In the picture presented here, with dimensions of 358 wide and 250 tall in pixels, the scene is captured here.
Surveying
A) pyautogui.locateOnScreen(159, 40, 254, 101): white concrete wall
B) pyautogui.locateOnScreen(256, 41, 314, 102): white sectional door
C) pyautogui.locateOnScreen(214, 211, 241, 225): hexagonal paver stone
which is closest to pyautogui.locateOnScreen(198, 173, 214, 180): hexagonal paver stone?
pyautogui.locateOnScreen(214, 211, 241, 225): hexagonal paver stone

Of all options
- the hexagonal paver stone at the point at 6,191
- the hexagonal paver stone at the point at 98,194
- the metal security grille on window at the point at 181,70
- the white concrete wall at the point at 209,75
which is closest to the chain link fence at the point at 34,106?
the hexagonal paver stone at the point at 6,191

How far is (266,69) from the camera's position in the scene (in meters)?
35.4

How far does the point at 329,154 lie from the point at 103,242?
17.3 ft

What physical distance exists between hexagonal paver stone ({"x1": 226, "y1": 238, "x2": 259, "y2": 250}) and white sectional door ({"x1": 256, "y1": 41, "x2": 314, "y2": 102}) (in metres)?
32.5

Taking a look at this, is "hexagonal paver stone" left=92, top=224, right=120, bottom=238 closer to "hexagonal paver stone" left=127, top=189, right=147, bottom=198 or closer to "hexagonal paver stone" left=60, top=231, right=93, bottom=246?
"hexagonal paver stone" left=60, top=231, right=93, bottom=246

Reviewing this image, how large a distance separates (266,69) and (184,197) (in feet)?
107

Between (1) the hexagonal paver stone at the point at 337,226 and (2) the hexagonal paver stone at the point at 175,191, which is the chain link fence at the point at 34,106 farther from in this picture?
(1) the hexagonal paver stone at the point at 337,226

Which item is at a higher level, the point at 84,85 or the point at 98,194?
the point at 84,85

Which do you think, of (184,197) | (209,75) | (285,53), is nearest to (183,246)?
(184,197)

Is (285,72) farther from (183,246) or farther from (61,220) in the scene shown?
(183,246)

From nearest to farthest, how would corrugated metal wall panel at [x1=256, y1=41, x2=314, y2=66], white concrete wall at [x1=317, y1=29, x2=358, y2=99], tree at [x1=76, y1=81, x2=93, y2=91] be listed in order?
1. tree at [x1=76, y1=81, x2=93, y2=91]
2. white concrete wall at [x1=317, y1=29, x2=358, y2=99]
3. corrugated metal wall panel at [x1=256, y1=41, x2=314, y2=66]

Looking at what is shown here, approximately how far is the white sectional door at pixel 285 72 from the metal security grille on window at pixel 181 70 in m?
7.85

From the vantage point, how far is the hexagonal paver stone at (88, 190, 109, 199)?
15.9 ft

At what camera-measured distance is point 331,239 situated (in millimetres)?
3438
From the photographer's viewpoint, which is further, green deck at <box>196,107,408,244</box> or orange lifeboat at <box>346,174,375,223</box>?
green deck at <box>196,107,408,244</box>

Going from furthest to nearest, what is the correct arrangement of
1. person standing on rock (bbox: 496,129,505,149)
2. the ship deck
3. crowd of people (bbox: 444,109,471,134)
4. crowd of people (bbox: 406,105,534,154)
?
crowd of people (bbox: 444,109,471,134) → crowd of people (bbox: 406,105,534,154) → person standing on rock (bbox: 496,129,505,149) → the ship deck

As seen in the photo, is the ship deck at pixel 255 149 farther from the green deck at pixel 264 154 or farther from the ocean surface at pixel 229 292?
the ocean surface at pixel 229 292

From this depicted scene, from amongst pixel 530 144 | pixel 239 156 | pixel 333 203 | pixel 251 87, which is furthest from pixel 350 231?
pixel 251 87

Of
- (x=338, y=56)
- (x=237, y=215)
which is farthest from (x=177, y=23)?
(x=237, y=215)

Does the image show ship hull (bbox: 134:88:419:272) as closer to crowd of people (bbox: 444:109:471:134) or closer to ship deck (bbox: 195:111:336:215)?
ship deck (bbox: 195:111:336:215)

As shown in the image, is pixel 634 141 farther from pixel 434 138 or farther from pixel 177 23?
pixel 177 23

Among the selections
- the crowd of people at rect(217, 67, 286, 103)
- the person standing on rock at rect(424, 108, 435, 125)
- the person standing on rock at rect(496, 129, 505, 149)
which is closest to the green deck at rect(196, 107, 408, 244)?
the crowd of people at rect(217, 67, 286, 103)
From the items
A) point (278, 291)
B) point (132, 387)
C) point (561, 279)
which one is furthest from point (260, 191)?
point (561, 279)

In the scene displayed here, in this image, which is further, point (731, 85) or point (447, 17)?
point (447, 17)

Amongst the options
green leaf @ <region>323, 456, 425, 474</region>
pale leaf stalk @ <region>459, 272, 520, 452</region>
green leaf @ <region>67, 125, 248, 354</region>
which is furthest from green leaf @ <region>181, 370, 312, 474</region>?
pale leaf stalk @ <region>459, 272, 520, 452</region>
──────────────────────────────
Work instructions: Return the lines of the listing above exactly as they appear, from the line with "Is (285,72) farther" up to and including the line with "3. corrugated metal".

Solution to this task:
Is (285,72) farther from (183,246) or farther from (61,220) in the scene shown?
(183,246)

From nearest to farthest, how would corrugated metal wall panel at [x1=256, y1=41, x2=314, y2=66], white concrete wall at [x1=317, y1=29, x2=358, y2=99], tree at [x1=76, y1=81, x2=93, y2=91] be listed in order?
1. tree at [x1=76, y1=81, x2=93, y2=91]
2. white concrete wall at [x1=317, y1=29, x2=358, y2=99]
3. corrugated metal wall panel at [x1=256, y1=41, x2=314, y2=66]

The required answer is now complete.